Vain Vine, wife of Mr Gove, whose rape “joke” on the BBC’s Today programme last weekend provoked a storm of outrage before being almost immediately overshadowed by the Tory sleaze spreadsheet, has graced us with her opinions on the Westminster sex scandals that are still coming to light as I write these words.
And don’t we wish she hadn’t!
She belittles, insults and patronises the victims.
She trivialises the allegations.
She epitomises the problem.
She is an entitled Tory who thinks that she, her friends and her class can do anything they like – because they have all the power – and anyone who complains is just a whining ingrate.
Be warned: If you visit the Daily Mail‘s website to read the full article, you may need a wash afterwards; her words may make you feel physically sick.
This so-called sex scandal has all the hallmarks of a moral panic.
What started as a WhatsApp group of parliamentary employees swapping notes on their bosses has turned into a mob of aggrieved ‘victims’ claiming a million sexual micro-aggressions against a number of unnamed individuals who, it seems, are not even allowed to know where they are supposed to have overstepped the mark.
Words like ‘handsy’ and ‘inappropriate’ seem to make up the bulk of the accusations — terms that can mean almost anything but, in reality, prove nothing.
If someone is upset and an MP puts a reassuring arm around her shoulder, is that inappropriate? If they make a clumsy joke, is that an ‘unwanted advance’? Knowing MPs as I do, many of them are so socially inept, they make asking for a cup of coffee sound deeply suspicious. But just because someone is a bit odd, does that make them a pervert? No.
Or perhaps that depends on your point of view. Because there is a strong cultural and generational element to this, too. Most of the accused are over 40; most of the accusers are in their 20s.

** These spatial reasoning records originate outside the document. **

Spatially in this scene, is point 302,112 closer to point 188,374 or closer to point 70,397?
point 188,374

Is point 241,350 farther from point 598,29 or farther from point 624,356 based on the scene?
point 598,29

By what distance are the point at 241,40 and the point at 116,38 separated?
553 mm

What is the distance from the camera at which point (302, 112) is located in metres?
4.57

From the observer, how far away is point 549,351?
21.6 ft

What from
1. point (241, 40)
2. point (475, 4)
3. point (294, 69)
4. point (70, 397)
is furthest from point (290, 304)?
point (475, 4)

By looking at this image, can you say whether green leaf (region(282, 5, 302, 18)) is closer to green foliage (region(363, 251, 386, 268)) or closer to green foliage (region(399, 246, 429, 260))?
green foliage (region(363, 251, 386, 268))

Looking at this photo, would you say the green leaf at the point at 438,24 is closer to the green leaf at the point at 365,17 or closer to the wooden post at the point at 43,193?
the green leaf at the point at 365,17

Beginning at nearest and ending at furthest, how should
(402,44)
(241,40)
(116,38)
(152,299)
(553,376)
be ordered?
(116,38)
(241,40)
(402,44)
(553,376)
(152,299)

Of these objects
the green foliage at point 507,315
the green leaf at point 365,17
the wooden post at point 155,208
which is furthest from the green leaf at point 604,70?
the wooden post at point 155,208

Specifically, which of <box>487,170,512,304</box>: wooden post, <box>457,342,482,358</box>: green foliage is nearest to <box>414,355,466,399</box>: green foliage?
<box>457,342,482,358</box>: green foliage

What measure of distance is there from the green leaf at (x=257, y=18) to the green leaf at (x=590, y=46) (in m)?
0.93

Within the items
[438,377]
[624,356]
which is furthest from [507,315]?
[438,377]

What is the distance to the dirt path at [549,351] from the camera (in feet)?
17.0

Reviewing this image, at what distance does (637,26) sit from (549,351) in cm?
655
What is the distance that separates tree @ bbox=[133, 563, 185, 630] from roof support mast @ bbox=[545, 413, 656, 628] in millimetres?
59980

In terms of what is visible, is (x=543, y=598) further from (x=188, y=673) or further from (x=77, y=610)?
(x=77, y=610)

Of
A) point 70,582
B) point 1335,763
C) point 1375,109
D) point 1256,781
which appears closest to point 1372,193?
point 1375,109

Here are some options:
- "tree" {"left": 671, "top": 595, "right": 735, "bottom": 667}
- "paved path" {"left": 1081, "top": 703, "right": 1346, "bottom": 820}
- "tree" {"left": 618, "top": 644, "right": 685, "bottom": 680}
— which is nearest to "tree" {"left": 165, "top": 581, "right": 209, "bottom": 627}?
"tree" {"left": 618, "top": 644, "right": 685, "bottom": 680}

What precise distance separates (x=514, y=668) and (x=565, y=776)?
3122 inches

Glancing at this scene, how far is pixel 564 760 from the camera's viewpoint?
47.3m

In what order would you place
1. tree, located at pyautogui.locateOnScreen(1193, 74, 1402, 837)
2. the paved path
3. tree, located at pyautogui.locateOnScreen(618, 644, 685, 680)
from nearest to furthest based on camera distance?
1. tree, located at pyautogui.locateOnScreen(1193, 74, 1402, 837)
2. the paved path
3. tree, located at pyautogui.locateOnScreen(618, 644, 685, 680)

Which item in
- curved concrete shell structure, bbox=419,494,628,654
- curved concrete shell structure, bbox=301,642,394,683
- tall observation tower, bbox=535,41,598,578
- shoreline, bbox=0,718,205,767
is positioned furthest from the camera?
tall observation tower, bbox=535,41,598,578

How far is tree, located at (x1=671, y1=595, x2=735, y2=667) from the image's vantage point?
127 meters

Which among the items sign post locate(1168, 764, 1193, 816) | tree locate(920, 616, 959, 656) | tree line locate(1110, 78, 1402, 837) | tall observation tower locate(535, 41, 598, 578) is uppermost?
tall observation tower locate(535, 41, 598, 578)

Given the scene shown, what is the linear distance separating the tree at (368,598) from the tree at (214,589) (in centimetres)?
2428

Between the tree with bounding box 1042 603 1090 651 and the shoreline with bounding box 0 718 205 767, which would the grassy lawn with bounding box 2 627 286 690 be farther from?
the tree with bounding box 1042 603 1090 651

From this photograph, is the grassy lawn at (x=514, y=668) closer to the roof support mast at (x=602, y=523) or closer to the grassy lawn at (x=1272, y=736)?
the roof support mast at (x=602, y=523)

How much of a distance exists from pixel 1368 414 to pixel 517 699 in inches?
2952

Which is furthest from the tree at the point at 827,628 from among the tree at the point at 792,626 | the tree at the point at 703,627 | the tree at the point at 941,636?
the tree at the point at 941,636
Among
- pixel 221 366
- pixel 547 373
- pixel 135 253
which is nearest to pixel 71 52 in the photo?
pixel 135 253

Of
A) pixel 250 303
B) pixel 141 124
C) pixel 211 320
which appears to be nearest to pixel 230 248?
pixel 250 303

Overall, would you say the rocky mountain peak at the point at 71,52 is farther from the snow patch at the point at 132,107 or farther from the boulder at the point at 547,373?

In other words, it’s the revenge of the millennials, many of whom will have had their senses of humour surgically removed at university. Theirs is a generation that seems permanently aggrieved, in a perpetual state of disgust at anyone over the age of 30.
They can’t take a joke, let alone dictation — so is it any wonder they can’t handle the pace at Westminster or the rough and tumble of parliamentary banter.
The problem with the current generation of young women is that they have somehow got it into their heads that they don’t have to stick up for themselves, or take responsibility for their own safety. Feminism has taught them that they are entitled to equality and respect, even if they have done nothing to earn it.
Common sense and the intelligent rules of human behaviour have been replaced by a childish desire to push boundaries and a touchy, uppity tendency to take offence at the slightest thing.